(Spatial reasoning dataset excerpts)
□ □ □ □
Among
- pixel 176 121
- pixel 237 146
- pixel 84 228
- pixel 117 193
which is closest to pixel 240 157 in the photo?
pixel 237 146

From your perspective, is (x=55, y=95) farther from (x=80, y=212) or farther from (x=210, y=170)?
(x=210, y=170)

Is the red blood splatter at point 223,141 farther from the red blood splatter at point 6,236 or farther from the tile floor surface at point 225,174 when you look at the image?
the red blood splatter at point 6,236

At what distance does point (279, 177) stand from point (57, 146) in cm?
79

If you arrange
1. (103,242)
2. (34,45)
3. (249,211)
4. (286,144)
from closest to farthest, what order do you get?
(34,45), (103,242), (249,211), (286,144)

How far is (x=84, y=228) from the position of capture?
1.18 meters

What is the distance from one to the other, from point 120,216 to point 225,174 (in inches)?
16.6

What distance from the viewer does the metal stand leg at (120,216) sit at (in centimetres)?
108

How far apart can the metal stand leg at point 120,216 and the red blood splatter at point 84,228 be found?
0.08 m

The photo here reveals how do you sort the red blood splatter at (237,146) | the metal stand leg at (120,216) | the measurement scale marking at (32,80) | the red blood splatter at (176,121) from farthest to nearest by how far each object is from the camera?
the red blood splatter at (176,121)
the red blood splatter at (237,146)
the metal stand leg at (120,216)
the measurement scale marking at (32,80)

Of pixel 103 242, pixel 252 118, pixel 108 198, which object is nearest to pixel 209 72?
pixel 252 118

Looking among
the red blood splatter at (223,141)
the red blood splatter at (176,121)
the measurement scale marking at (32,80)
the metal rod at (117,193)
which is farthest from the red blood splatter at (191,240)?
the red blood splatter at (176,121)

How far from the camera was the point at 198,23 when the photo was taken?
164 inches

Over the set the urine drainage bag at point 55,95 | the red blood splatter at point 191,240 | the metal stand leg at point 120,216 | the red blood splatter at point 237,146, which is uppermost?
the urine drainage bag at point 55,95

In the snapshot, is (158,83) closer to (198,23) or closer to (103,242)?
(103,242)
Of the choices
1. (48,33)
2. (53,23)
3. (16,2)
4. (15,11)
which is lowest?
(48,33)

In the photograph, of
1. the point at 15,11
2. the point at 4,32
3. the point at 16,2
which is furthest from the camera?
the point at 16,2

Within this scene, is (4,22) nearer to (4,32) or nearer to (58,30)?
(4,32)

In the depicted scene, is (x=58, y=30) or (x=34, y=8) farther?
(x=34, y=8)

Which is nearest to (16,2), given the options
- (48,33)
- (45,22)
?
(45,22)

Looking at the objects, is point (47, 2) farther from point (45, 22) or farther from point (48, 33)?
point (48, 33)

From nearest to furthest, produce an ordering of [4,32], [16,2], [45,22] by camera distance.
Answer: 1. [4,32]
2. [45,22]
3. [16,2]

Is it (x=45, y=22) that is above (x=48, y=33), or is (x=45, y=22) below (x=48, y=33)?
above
□ □ □ □
Exercise —
Convert every line from the one containing "In the depicted" through the end of the items into a JSON list of strings, one string per line, leaving out blank lines.

Output —
[
  "In the depicted scene, is (x=58, y=30) or (x=34, y=8) farther?",
  "(x=34, y=8)",
  "Which is nearest to (16,2), given the options",
  "- (48,33)",
  "- (45,22)",
  "?",
  "(45,22)",
  "Looking at the objects, is point (47, 2) farther from point (45, 22) or farther from point (48, 33)?",
  "point (48, 33)",
  "From nearest to furthest, produce an ordering of [4,32], [16,2], [45,22] by camera distance.",
  "Answer: 1. [4,32]",
  "2. [45,22]",
  "3. [16,2]",
  "Is it (x=45, y=22) that is above (x=48, y=33), or is (x=45, y=22) below (x=48, y=33)?",
  "above"
]